··· Textauszug ···

Tichys Einblick
Wolfgang Mitzinger ist besorgt

Ein Brief vom Genossen Minister an den Kanzler und den Wirtschaftsminister

Stimmen aus dem Off sind irgendwie unheimlich. Umso mehr, wenn sie Unangenehmes und Bedrohliches aussprechen. Ein Funktionsträger aus längst entschwundener Zeit meldet sich und spricht aus Erfahrung und Wissen energiepolitisch unkorrekte Fakten aus.

picture alliance/dpa | Kay Nietfeld

Ein älterer Herr schrieb einen Brief an Kanzler Scholz und Minister Habeck, in dem er starke Besorgnis zum Ausdruck bringt. Das tun gegenwärtig viele, was ist daran erwähnenswert? Der Mann ist 92 Jahre alt und macht sich Sorgen um die Zukunft, seine eigene meint er nicht.

Wolfgang Mitzinger, so heißt der Absender, ist nicht nur ein besorgter älterer Herr, sondern er war auch der letzte DDR-Minister „für Kohle und Energie“, so lautete die offizielle Bezeichnung des Ministeriums. Er war natürlich SED-Genosse, ein Nomenklaturkader, der die lange Treppe des Aufstiegs in Partei und Wirtschaft erfolgreich hochstieg. Der Katastrophen-Jahreswechsel 1978/79, der fast die ganze DDR stromlos machte¹, brachte ihn auf den Ministersessel. Sein Vorgänger war vom Zorn des Politbüros weggeweht worden.

···

### Aufgabenstellung
a: Wiederhole aus dem Text über Wolfgang Mitzinger wortgetreu den Abschnitt von „Ein Brief vom“ bis einschließlich „meint er nicht.“.
b: Schreib den Text über Wolfgang Mitzinger ab seinem letzten Satz fort.
Die anschließenden Zeilen stammen aus einer anderen Quelle.

··· Einträge ···

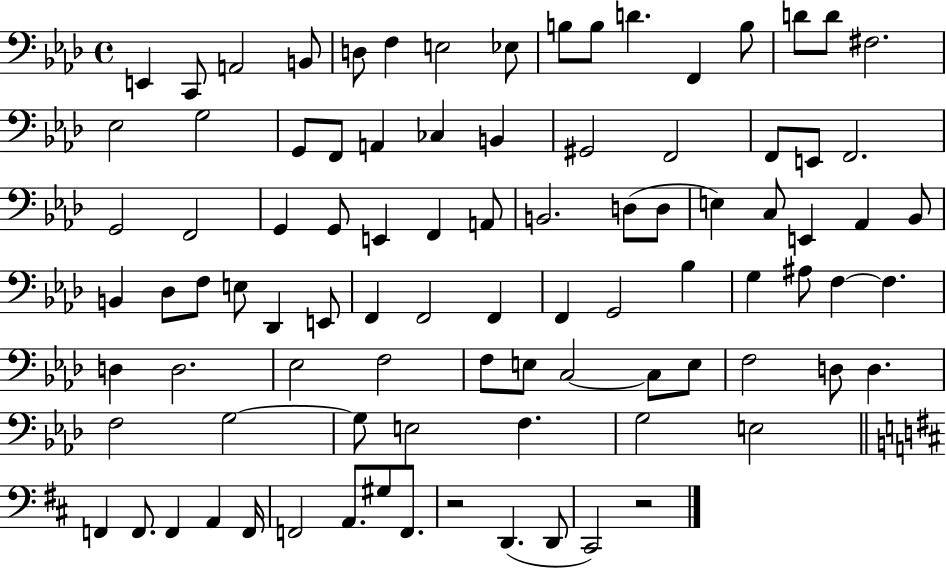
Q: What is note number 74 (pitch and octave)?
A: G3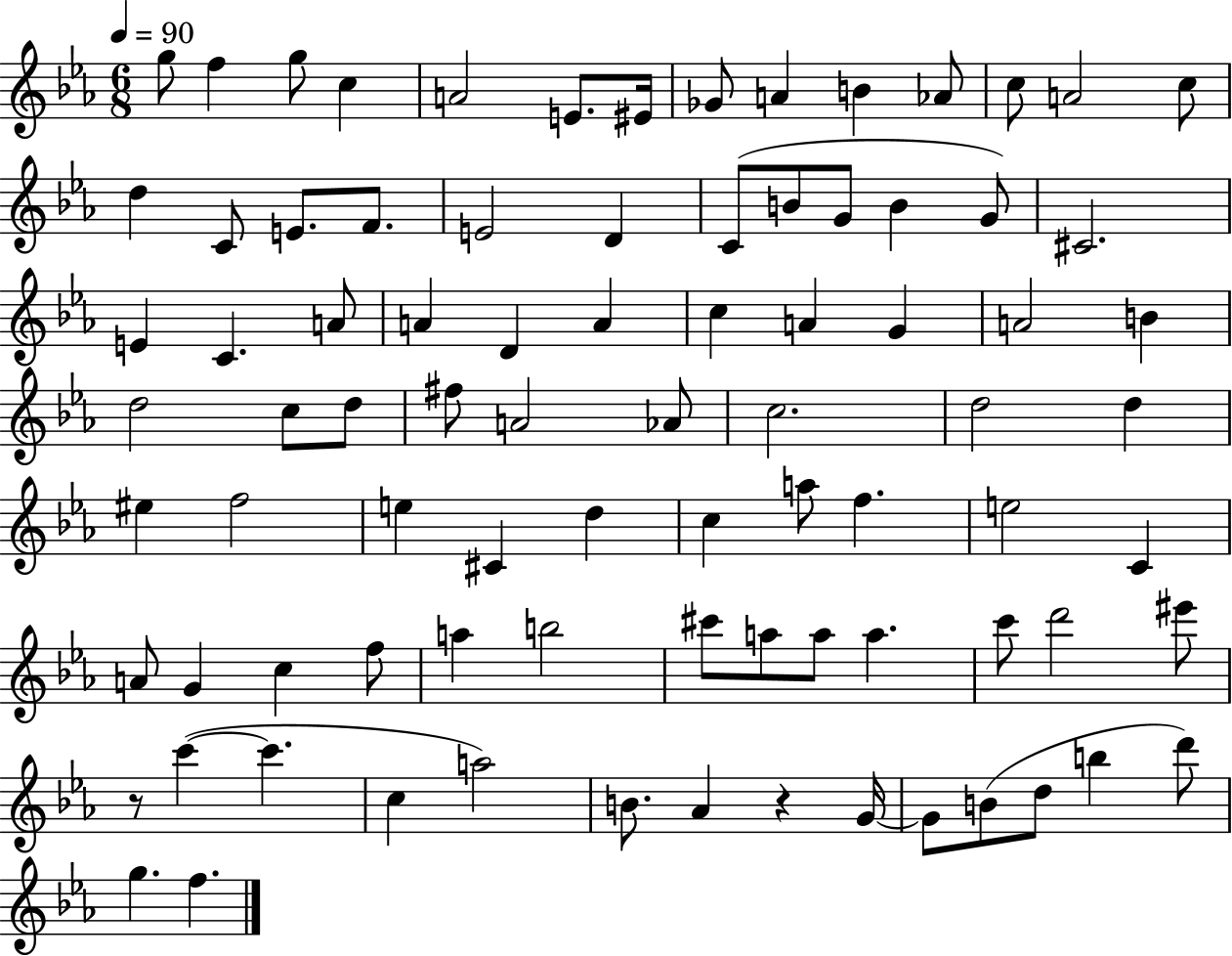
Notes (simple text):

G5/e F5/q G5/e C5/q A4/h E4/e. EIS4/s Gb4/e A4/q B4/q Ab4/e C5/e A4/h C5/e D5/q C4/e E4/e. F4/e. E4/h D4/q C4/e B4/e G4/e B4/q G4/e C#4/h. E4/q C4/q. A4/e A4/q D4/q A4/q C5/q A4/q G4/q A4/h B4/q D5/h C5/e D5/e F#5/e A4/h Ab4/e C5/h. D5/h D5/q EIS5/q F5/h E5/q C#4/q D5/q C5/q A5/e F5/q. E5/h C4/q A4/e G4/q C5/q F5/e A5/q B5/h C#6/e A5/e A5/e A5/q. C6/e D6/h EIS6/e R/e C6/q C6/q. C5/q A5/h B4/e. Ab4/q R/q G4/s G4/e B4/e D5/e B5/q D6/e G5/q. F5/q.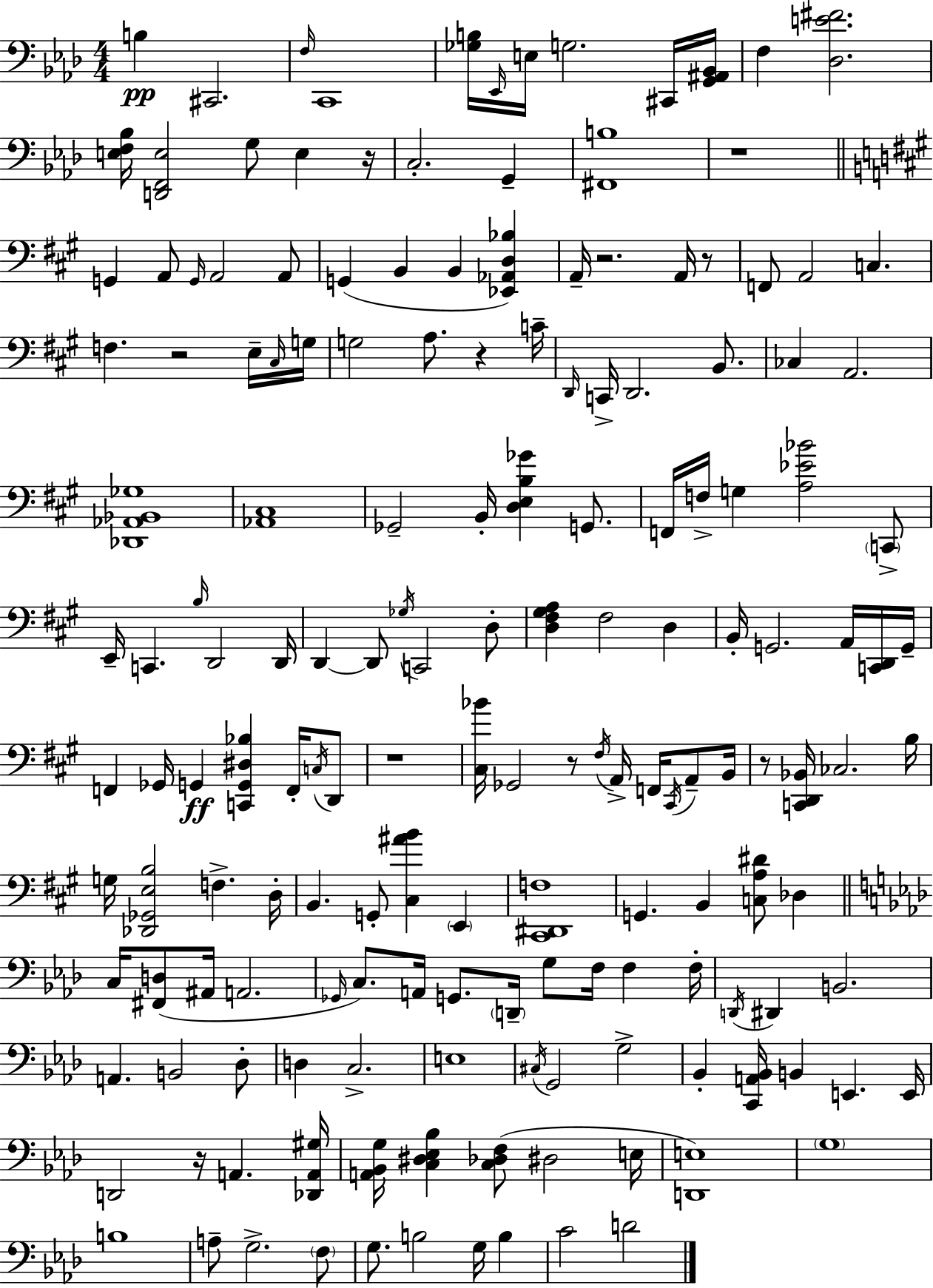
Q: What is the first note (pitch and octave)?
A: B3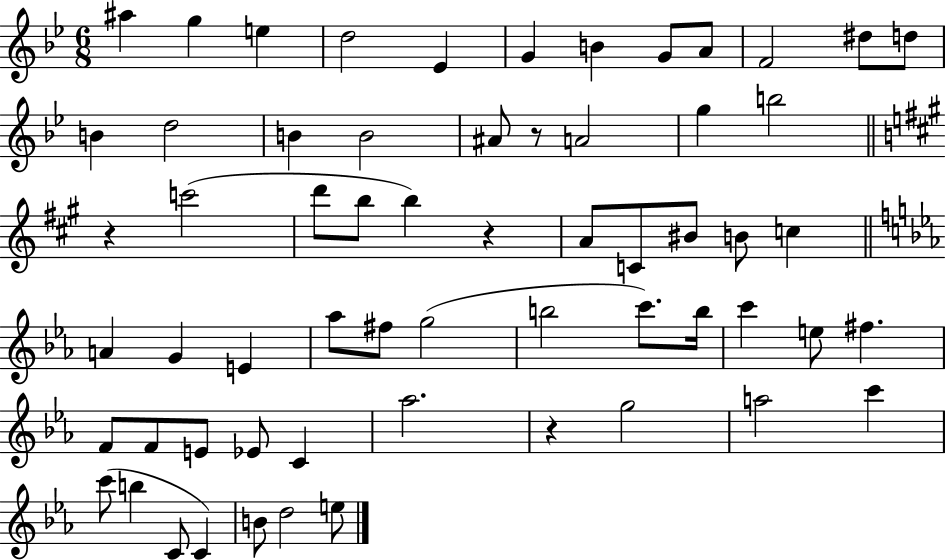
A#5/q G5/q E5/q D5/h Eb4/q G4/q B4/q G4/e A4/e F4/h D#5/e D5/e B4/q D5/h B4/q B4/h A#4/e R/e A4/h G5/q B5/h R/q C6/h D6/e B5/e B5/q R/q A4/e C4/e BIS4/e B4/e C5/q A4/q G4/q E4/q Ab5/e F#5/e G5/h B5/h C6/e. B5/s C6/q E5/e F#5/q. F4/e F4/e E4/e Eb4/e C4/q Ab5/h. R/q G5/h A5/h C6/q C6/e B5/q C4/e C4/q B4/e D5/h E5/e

···

### Lösungen
a:
Ein Brief vom Genossen Minister an den Kanzler und den Wirtschaftsminister

Stimmen aus dem Off sind irgendwie unheimlich. Umso mehr, wenn sie Unangenehmes und Bedrohliches aussprechen. Ein Funktionsträger aus längst entschwundener Zeit meldet sich und spricht aus Erfahrung und Wissen energiepolitisch unkorrekte Fakten aus.

picture alliance/dpa | Kay Nietfeld

Ein älterer Herr schrieb einen Brief an Kanzler Scholz und Minister Habeck, in dem er starke Besorgnis zum Ausdruck bringt. Das tun gegenwärtig viele, was ist daran erwähnenswert? Der Mann ist 92 Jahre alt und macht sich Sorgen um die Zukunft, seine eigene meint er nicht.

b:
Ja, Mitzinger war ein strammer Genosse, aber einer, der von unten kam. Er lernte Elektriker, studierte an der Bergingenieursschule Zwickau, arbeitete als Hauptenergetiker im Tagebau Geiseltal. Mitzinger wurde Mitglied der Staatlichen Plankommission und Generaldirektor des Kombinats (damals noch VVB – Vereinigung Volkseigener Betriebe) Kraftwerke in Cottbus. Die nächste Stufe vor dem Ministeramt war die eines Staatssekretärs im entsprechenden Ministerium.

Die damalige Personalauswahl ließ im Grunde keine Quereinsteiger zu. Es wurden Leute „entwickelt“, die nah am jeweiligen Fachgebiet waren. Von Subalternen konnten sie kaum hinter die Fichte geführt werden. Undenkbar, dass damals völlig Fachfremde in technischen Ministerien an die Spitze gelangt wären.

Als einer, der sich fachlich und im Parteiapparat von der Pike auf hochgedient hatte, waren seine 10 Jahre als Minister vor allem vom Management des Mangels gekennzeichnet. Ein Beispiel erlebte ich am Rande mit. Etwa 1986 ergab eine Materialprüfung am Jänschwalder Kohle-Kraftwerksblock 4 (internes Kürzel: B20) einen Befund in Form von Rissen an einem Rohrbogen einer Frischdampfleitung. Er musste gewechselt werden. Immerhin kein kleines Teil, mehrere Meter Schenkellänge und von beachtlicher Wandstärke. Gefertigt aus hochlegiertem Edelstahl, Chrom-Molybdänstahl, es musste dem 170-fachen Atmosphärendruck und einer Temperatur von 540 Grad standhalten.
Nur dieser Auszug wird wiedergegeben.